Avec la précision et les détails intégrés dans un RIB, on peut tendre à croire que les "hackers" sauront facilement piraté un compte bancaire, même si on sait que le RIB est utilisé pour un versement et non pour un retrait d’argent.

Mais pour qu’un individu puisse retirer de l’argent depuis un compte qui n’est pas le sien, il faut un ordre de prélèvement signé par le titulaire. Cependant, ce mandat a été remplacé depuis le système de prélèvement SEPA, mis en place en août 2014.

Le risque que l’on peut courir c’est que, par faute d’inattention, la banque valide une demande de prélèvement par erreur. Pour éviter un tel cas de figure, un individu souhaitant retirer de l’argent depuis votre compte se doit de vous prévenir au moins 14 jours avant la date de prélèvement pour vous donner le temps de contester le retrait.
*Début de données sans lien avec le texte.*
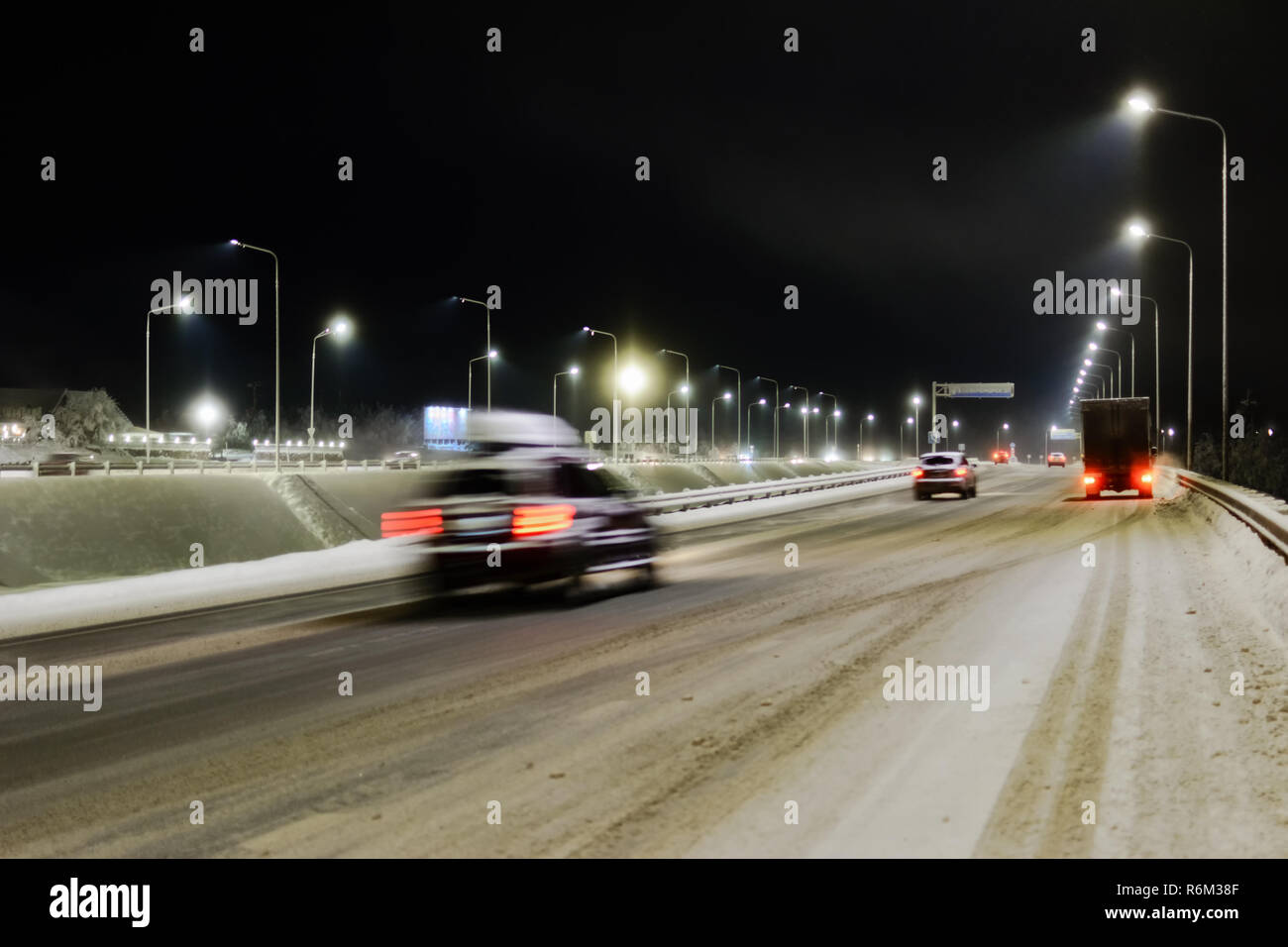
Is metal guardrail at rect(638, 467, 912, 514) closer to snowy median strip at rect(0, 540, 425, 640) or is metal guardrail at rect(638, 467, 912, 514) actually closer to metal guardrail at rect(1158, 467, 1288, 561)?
snowy median strip at rect(0, 540, 425, 640)

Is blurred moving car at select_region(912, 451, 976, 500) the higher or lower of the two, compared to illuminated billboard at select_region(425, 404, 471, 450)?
lower

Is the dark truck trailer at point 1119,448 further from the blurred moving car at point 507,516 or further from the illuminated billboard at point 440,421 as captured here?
the illuminated billboard at point 440,421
Ainsi, la perte d’un RIB n’est quasiment pas dangereuse, sauf si quelqu’un peut se passer pour vous en usurpant votre identité et en volant des documents personnels et confidentiels. Dans ce cas, l’individu pourra effectuer des retraits, des paiements et des achats depuis votre compte.

D’un autre côté, il faudra se méfier des techniques de phishing, très sollicité par les hackers. Ils envoient un faux mail, se font passer pour votre banque ou pour votre opérateur de téléphonie, d’internet ou autres et exigent le paiement d’une facture vers un faux RIB. En tombant dans le piège, vous allez fournir certaines informations confidentielles qui leur permettraient d’avoir accès à votre compte.
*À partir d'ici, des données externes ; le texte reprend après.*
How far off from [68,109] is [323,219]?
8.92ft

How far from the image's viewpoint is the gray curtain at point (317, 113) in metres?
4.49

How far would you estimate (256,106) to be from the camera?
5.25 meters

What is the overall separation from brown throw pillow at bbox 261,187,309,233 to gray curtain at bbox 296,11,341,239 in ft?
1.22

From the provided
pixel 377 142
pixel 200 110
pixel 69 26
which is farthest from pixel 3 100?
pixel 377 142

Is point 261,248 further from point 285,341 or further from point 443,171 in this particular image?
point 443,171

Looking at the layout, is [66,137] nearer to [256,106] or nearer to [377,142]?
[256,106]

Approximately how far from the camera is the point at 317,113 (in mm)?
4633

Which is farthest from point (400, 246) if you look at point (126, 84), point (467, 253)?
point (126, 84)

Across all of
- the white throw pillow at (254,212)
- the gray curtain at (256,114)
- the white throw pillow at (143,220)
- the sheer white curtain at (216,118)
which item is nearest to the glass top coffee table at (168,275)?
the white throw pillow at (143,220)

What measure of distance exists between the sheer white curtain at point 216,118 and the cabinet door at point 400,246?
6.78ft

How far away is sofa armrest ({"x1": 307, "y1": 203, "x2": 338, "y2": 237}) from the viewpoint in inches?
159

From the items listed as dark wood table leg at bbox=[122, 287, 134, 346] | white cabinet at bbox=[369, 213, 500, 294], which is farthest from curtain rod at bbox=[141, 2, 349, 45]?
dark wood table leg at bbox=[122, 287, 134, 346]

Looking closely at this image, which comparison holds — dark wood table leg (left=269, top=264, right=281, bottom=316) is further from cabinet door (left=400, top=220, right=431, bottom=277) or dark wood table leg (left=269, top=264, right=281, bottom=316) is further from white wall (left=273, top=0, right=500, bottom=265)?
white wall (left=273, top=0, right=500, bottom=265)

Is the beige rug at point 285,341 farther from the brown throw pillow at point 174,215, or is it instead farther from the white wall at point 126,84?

Que faire pour se protéger contre les prélèvements non autorisés ?

Le premier réflexe à adopter consiste à vérifier régulièrement votre solde et vos opérations afin de pouvoir réagir rapidement en cas de prélèvement suspect. Aujourd’hui, les banques doivent vous informer par SMS, e-mail ou courrier en cas de réception d’un nouvel ordre de paiement faisant suite à une demande de prélèvement. Cela vous permettra de contester rapidement en cas de démarche frauduleuse. En plus, il y a toujours l’obligation pour chaque individu ou organisme souhaitant retirer de l’argent depuis votre compte de vous informer au moins 14 jours à l’avance.
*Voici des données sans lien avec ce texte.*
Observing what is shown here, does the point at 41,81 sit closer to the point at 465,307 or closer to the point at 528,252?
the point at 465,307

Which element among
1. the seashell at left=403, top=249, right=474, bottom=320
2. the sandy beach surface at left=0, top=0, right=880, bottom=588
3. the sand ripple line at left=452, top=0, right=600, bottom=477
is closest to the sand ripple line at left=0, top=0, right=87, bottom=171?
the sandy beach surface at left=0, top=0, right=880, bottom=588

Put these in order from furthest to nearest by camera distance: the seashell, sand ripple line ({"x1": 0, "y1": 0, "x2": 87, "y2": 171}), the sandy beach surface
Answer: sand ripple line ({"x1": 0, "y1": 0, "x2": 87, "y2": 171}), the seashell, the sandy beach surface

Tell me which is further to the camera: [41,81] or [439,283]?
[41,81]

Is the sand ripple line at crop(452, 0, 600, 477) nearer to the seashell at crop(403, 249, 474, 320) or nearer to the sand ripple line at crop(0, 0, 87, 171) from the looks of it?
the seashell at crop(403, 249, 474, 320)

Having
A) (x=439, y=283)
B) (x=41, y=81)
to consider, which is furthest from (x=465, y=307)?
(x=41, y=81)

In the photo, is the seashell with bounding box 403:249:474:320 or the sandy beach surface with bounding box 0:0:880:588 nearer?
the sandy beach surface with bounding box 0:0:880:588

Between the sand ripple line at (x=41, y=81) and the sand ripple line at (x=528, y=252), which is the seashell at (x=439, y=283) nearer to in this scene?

Néanmoins, voici quelques précautions supplémentaires :

  1. Consultez régulièrement votre compte et vos opérations ;
  2. Créez une liste de toutes les instances (individus ou organisme) autorisées à prélever de l’argent sur votre compte ;
  3. Créez une black-list répertoriant les demandes de prélèvement à bloquer ;
  4. Gérez et portez un œil attentif aux prélèvements automatiques pour établir un lien entre les factures et les prélèvements ;

Avec la disposition de l’article L.133-18 du Code monétaire et financier, un prélèvement frauduleux doit être remboursé par la banque. Si vous n’avez conclu aucun accord de prélèvement, vous avez 13 mois pour adresser une demande de remboursement. S’il y a eu mandat, mais qu’il a été annulé, la demande doit être formulée en l’espace de 8 semaines.